_Document text_
══════

[Intel-gfx] [PATCH 27/66] drm/i915/gem: Pull execbuf dma resv under a single critical section

Mon Jul 27 18:08:39 UTC 2020

On 7/15/20 1:51 PM, Chris Wilson wrote:
> Acquire all the objects and their backing storage, and page directories,
> as used by execbuf under a single common ww_mutex. Albeit we have to
> restart the critical section a few times in order to handle various
> restrictions (such as avoiding copy_(from|to)_user and mmap_sem).
>
> Signed-off-by: Chris Wilson <chris at chris-wilson.co.uk>
> ---
>   .../gpu/drm/i915/gem/i915_gem_execbuffer.c    | 168 +++++++++---------
>   .../i915/gem/selftests/i915_gem_execbuffer.c  |   8 +-
>   2 files changed, 87 insertions(+), 89 deletions(-)
>
> diff --git a/drivers/gpu/drm/i915/gem/i915_gem_execbuffer.c b/drivers/gpu/drm/i915/gem/i915_gem_execbuffer.c
> index ebabc0746d50..db433f3f18ec 100644
> --- a/drivers/gpu/drm/i915/gem/i915_gem_execbuffer.c
> +++ b/drivers/gpu/drm/i915/gem/i915_gem_execbuffer.c
> @@ -20,6 +20,7 @@
>   #include "gt/intel_gt_pm.h"
>   #include "gt/intel_gt_requests.h"
>   #include "gt/intel_ring.h"
> +#include "mm/i915_acquire_ctx.h"
>   
>   #include "i915_drv.h"
>   #include "i915_gem_clflush.h"
> @@ -244,6 +245,8 @@ struct i915_execbuffer {
>   	struct intel_context *context; /* logical state for the request */
>   	struct i915_gem_context *gem_context; /** caller's context */
>   
> +	struct i915_acquire_ctx acquire; /** lock for _all_ DMA reservations */
> +
>   	struct i915_request *request; /** our request to build */
>   	struct eb_vma *batch; /** identity of the batch obj/vma */
>   
> @@ -389,42 +392,6 @@ static void eb_vma_array_put(struct eb_vma_array *arr)
>   	kref_put(&arr->kref, eb_vma_array_destroy);
>   }
>   
> -static int
> -eb_lock_vma(struct i915_execbuffer *eb, struct ww_acquire_ctx *acquire)
> -{
> -	struct eb_vma *ev;
> -	int err = 0;
> -
> -	list_for_each_entry(ev, &eb->submit_list, submit_link) {
> -		struct i915_vma *vma = ev->vma;
> -
> -		err = ww_mutex_lock_interruptible(&vma->resv->lock, acquire);
> -		if (err == -EDEADLK) {
> -			struct eb_vma *unlock = ev, *en;
> -
> -			list_for_each_entry_safe_continue_reverse(unlock, en,
> -								  &eb->submit_list,
> -								  submit_link) {
> -				ww_mutex_unlock(&unlock->vma->resv->lock);
> -				list_move_tail(&unlock->submit_link, &eb->submit_list);
> -			}
> -
> -			GEM_BUG_ON(!list_is_first(&ev->submit_link, &eb->submit_list));
> -			err = ww_mutex_lock_slow_interruptible(&vma->resv->lock,
> -							       acquire);
> -		}
> -		if (err) {
> -			list_for_each_entry_continue_reverse(ev,
> -							     &eb->submit_list,
> -							     submit_link)

══════

_Exercise goal_
Rewrite the passage of the patch email starting at "On 7/15/20 1:51" and ending at "insertions(+), 89 deletions(-)", putting "backing memory" in place of "backing storage".

_Information supplied_

══════

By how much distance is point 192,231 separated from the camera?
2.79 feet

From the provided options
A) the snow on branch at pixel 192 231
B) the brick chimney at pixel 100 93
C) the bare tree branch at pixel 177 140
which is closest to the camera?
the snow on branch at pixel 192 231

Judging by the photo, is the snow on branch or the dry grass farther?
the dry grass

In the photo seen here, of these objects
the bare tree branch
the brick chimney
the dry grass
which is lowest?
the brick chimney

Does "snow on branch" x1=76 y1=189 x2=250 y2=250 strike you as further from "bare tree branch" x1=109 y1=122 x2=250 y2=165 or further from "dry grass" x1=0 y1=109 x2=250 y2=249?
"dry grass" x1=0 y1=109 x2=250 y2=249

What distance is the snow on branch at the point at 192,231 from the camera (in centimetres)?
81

══════

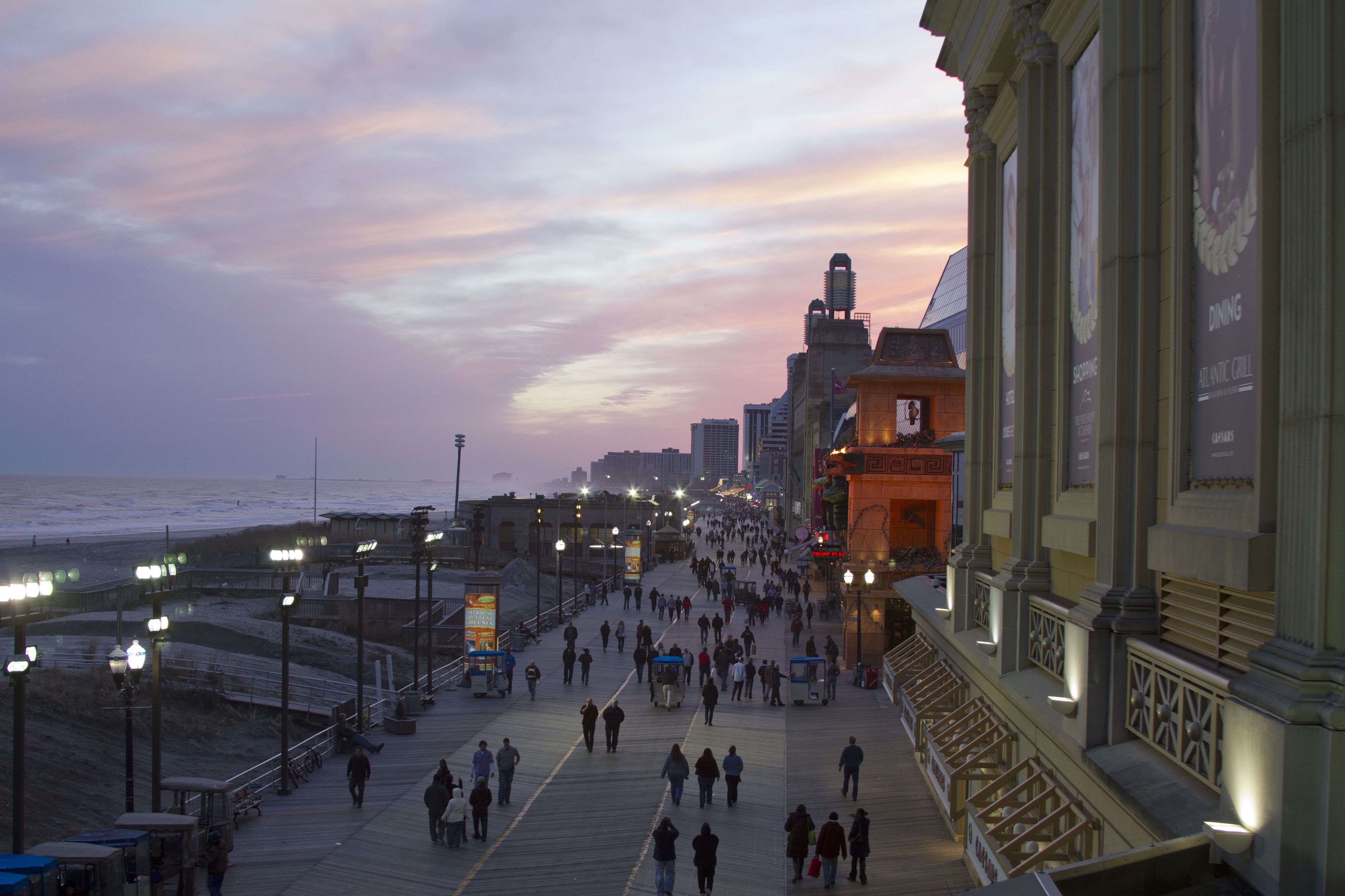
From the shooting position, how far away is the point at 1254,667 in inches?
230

══════

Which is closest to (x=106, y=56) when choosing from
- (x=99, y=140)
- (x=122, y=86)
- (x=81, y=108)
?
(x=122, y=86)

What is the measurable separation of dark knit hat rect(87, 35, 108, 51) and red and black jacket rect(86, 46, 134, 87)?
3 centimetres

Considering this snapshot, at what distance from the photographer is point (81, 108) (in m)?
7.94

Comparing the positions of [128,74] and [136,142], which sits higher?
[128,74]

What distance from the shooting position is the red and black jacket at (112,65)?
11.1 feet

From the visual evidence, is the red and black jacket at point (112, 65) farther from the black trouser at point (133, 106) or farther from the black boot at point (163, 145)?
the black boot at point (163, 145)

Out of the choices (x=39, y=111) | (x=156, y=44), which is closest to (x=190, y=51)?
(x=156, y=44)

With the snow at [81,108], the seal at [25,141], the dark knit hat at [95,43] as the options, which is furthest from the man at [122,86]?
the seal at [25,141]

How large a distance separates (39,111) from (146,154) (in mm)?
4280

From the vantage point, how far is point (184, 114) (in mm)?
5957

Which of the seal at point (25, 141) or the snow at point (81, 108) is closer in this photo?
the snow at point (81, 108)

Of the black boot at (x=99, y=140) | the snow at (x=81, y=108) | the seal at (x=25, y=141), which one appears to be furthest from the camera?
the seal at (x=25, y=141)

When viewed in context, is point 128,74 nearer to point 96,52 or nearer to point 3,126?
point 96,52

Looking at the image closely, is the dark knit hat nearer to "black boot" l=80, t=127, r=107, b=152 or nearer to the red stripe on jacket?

══════

_Exercise answer_
On 7/15/20 1:51 PM, Chris Wilson wrote:
> Acquire all the objects and their backing memory, and page directories,
> as used by execbuf under a single common ww_mutex. Albeit we have to
> restart the critical section a few times in order to handle various
> restrictions (such as avoiding copy_(from|to)_user and mmap_sem).
>
> Signed-off-by: Chris Wilson <chris at chris-wilson.co.uk>
> ---
>   .../gpu/drm/i915/gem/i915_gem_execbuffer.c    | 168 +++++++++---------
>   .../i915/gem/selftests/i915_gem_execbuffer.c  |   8 +-
>   2 files changed, 87 insertions(+), 89 deletions(-)